Screening tests to detect Down's syndrome in unborn babies are ineffective, claims research published today.

A study covering eight district hospitals in the Wessex region looked at the use of several different screening systems between 1994 and 1999.

It found no evidence that blood tests and ultrasound improved the detection of Down's. Nor did it reduce the need for invasive procedures, such as amniocentesis, which involves piercing the mother's abdomen with a probe to sample the fluid surrounding the foetus.

During the five-year study, 155,501 babies were delivered at the hospitals and 335 cases of Down's were identified.

Seven screening policies were used across the region. They included blood tests, ultrasound, routine anomaly scans, and a combination of different methods.

The researchers, led by Diane Wellesley at Princess Anne Hospital, Southampton, found that 15 per cent of pregnant women were aged over 35 at delivery – more than double the 5 to 7 per cent expected. A total of 58 per cent of babies with Down's syndrome were born to women within that age range.

Districts that used blood tests detected 57 per cent of cases.
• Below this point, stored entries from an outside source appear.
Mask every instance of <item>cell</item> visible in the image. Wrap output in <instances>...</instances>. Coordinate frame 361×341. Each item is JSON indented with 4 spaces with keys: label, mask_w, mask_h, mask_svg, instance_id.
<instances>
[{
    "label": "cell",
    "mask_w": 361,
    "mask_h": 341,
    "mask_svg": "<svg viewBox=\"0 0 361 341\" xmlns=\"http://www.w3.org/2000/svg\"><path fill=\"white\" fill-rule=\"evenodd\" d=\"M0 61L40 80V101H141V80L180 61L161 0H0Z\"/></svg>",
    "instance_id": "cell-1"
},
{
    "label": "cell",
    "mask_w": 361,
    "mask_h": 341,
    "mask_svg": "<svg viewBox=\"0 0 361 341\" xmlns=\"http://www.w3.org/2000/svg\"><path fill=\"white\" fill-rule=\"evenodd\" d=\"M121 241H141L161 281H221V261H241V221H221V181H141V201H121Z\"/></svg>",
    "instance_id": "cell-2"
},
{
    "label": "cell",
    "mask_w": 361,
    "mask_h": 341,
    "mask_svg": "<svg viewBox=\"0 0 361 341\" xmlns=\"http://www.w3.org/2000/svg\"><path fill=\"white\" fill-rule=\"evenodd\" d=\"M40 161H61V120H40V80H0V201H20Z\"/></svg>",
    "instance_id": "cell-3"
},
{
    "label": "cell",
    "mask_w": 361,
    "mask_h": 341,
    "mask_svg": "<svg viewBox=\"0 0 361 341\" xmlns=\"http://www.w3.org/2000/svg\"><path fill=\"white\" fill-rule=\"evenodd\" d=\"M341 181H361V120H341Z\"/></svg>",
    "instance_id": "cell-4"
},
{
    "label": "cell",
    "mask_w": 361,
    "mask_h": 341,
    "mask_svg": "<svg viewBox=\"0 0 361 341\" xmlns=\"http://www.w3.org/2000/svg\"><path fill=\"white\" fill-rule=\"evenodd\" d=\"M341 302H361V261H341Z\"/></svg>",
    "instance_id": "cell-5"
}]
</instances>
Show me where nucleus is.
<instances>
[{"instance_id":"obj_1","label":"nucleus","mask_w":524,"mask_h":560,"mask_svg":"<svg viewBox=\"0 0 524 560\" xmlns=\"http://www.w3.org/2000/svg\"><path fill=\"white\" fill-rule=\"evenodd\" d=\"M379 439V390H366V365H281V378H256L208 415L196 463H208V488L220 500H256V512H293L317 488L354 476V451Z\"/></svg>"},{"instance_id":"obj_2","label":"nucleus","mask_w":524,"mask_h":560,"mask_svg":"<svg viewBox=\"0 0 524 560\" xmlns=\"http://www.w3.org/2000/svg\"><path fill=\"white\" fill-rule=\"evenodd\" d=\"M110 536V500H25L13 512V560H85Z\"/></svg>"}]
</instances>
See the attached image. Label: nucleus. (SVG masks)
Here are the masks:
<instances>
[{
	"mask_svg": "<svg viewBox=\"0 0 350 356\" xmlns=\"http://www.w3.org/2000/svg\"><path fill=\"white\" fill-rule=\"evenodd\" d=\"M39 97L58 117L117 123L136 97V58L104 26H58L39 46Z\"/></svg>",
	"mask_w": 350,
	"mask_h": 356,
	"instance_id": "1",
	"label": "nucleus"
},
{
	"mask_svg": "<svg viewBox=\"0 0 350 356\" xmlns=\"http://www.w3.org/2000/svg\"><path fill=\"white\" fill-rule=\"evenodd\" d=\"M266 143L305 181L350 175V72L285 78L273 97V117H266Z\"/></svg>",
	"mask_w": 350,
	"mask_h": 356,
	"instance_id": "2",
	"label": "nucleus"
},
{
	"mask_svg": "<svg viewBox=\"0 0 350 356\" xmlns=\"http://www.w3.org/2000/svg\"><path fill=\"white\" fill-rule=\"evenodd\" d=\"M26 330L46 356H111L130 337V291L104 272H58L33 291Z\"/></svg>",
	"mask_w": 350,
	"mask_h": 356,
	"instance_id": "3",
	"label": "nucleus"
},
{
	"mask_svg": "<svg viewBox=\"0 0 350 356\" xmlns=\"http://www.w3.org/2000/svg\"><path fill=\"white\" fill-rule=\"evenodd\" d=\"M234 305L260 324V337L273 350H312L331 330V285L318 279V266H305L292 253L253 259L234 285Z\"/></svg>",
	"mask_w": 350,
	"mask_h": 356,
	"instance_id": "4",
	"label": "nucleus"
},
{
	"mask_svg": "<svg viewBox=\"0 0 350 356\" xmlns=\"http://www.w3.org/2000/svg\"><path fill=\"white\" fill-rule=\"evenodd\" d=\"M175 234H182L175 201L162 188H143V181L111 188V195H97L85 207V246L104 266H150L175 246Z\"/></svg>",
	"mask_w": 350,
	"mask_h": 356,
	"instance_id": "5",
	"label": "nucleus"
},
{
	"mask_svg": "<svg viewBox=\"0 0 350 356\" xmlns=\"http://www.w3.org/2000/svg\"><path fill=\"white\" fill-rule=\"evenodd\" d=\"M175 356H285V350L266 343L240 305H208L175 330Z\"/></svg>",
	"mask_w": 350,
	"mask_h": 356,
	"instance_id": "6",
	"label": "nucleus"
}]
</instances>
Those using maternal age plus blood tests or ultrasound detected 52 per cent, and those using the woman's age of 35 or more alongside anomaly scans detected 54 per cent.

A government initiative that plans to make new screening tests universal by 2004, is meant to increase detection rates. But the researchers, who report their results in the British Medical Journal, today, say: "Our findings suggest that the recently announced government initiative ... will not achieve its stated objectives."